Evening in the Field

Dear Friends,

There is a heavy sorrow resting in the consciousness of our community this week. We’ll evening into Shabbat with the pain of the loss, violence and hate of the attack in Pittsburgh, and in Kentucky. And on the horizon lies an election under the government of an evil tyrant who is ruining humanity in fear and hate.

It’s fitting then that we might be experiencing moments of fear. The attack in Pittsburgh is a trigger for the psyche of Jewish consciousness. The collective consciousness of the tribe has experienced so much hate and violence throughout the course of history, such that any event of anti-semitism and violence is also a reminder of the pogroms, the inquisitions, the holocaust, our people faced. A large part of the collective psyche is so traumatized by old wounds, it appreciates these modern tragedies, because they substantiate the vision for segregated societies.

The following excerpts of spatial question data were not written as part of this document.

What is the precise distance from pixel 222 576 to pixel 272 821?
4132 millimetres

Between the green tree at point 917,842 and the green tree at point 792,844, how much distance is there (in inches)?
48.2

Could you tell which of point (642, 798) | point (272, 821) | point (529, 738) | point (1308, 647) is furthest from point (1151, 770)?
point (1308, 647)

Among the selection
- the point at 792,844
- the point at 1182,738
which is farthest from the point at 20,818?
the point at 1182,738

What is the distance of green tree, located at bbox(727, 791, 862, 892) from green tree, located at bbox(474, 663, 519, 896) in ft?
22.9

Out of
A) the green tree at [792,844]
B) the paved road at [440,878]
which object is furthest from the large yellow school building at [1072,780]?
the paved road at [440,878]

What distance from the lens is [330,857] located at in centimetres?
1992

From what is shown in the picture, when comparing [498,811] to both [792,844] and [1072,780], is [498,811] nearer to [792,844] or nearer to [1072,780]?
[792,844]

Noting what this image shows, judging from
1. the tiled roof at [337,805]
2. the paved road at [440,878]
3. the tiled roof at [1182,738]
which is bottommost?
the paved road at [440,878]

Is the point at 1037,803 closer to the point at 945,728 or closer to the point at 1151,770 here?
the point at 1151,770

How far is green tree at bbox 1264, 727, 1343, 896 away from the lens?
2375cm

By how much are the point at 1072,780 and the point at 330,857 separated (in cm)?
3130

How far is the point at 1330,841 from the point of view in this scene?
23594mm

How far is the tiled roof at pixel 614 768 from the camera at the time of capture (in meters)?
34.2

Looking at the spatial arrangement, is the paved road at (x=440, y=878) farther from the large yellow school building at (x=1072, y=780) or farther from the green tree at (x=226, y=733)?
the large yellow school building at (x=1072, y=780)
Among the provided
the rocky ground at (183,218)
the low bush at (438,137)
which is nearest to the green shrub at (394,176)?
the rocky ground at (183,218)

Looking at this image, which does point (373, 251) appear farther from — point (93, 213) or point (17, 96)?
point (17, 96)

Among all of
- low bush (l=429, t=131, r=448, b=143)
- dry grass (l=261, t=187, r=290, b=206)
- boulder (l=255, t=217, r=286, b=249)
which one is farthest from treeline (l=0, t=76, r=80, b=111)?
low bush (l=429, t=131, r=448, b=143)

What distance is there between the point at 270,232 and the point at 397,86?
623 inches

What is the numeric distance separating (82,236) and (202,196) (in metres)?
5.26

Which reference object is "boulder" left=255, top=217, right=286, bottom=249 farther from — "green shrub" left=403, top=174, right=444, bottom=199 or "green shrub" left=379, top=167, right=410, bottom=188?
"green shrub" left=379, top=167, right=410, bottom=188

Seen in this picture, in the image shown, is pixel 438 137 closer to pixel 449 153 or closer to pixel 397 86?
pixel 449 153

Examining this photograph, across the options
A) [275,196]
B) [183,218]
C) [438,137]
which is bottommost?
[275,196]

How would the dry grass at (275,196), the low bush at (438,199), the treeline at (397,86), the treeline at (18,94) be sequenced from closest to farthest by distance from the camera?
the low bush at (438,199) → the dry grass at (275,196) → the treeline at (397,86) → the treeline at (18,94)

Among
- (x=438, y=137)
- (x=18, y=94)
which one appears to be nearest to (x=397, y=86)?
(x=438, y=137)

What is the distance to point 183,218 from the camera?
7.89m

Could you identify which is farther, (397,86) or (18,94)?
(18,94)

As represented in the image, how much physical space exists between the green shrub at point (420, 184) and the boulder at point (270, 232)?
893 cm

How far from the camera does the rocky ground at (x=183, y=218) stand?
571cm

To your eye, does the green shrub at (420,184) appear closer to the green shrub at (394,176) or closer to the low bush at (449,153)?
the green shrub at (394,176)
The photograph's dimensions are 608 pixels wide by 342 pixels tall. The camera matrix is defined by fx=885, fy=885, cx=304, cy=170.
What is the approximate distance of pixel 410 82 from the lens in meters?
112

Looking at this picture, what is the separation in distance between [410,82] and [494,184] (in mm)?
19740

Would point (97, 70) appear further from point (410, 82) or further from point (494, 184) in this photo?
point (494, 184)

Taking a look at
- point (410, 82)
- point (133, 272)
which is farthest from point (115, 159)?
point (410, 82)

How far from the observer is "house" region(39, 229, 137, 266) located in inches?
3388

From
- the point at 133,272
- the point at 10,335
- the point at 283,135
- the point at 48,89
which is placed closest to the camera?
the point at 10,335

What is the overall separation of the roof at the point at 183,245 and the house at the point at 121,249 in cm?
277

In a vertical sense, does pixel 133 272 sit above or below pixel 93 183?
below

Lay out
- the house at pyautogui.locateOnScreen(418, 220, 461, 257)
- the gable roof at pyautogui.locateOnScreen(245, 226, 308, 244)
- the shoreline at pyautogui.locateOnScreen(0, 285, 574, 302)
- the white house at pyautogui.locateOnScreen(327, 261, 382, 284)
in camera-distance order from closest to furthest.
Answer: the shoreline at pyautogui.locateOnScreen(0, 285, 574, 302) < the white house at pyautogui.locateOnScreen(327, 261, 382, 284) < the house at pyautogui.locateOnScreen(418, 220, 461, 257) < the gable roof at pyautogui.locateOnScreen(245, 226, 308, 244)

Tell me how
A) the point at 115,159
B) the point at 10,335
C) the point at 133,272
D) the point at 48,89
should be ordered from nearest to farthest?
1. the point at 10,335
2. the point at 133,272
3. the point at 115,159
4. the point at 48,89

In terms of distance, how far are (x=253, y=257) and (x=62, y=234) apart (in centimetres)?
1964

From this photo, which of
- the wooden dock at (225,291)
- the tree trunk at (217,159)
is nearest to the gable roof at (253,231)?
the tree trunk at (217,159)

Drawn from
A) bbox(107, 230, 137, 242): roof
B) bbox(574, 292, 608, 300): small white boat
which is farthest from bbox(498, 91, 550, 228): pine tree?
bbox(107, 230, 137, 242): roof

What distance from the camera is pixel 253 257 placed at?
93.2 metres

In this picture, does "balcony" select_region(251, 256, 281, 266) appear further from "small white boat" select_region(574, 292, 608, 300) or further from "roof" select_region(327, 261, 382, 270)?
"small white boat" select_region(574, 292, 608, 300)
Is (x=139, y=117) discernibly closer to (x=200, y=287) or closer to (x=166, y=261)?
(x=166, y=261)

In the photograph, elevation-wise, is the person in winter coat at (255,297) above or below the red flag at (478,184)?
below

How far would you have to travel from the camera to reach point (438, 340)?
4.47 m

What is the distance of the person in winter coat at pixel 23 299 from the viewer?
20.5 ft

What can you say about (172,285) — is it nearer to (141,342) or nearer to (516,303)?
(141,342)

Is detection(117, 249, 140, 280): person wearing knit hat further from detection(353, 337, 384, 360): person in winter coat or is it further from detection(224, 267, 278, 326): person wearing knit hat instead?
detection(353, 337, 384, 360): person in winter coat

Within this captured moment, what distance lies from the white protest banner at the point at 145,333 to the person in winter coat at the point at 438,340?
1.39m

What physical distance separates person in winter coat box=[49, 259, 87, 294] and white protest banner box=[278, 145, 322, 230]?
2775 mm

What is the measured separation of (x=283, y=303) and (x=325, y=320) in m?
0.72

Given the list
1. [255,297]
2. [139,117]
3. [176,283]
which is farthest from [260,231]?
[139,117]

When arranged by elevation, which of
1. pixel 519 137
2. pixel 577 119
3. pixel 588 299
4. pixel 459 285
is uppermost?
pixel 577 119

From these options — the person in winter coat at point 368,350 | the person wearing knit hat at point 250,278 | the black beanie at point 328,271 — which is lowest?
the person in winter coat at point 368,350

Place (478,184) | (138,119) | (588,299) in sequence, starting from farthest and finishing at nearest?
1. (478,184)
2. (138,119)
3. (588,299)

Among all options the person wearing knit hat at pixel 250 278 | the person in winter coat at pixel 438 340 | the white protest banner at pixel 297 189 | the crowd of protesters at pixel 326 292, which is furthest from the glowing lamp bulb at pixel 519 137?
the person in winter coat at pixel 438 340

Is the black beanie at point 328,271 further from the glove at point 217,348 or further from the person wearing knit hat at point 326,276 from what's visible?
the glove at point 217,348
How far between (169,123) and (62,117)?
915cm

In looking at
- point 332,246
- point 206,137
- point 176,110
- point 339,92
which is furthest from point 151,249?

In the Kabbalistic tradition, which really is a discipline of psychological map-making, Isaac is the ancestor associated with fear because of the role he plays at the Binding of Isaac. Imagine the fear of a child tied atop an altar, facing death in the face of his father. Imagine the trauma that would be sown into his life, and the life of his children. Imagine all the Jewish parents and children who were killed in acts of anti-semitism, and the trauma passed into generations.

We are living in a new age though. Our culture’s tolerance for hate and discrimination of any kind is crumbling; a renaissance of compassion is coming. The circle of concern will include every human being, and our generation will fight to tear down the structural injustices that oppress minorities of any kind.

Part of that work will include healing the traumas of the past, the sins of our ancestors, the consciousness of a humanity that has seen slavery and holocaust. How do we heal? How do we allow fear to assume its rightful, but limited place in the psyche?

In the story, Isaac went out to evening in the field before dark, and he lifted his eyes over the desert. He saw the well of a vision of life. That’s the name of Isaac’s well, a vision of life. That kind of gazing, at a horizon, into self, you can call it meditation, contemplation, prayer, or just being in nature. It heals because the peace that permeates in those states, allows the psyche to reconstitute its wholeness. Peace, wholeness, blessing. He is always in the field at evening, praying, whole-ing, waiting, for the beloved who arrives at twilight.

We are to go and find wholeness each in our own ways -- ten thousand ways to kneel and kiss the ground. With an oud, with a pen, with a fishing rod, a bowling ball or a baking pin. We are to go and evening in the fields of the city, from there, we look up.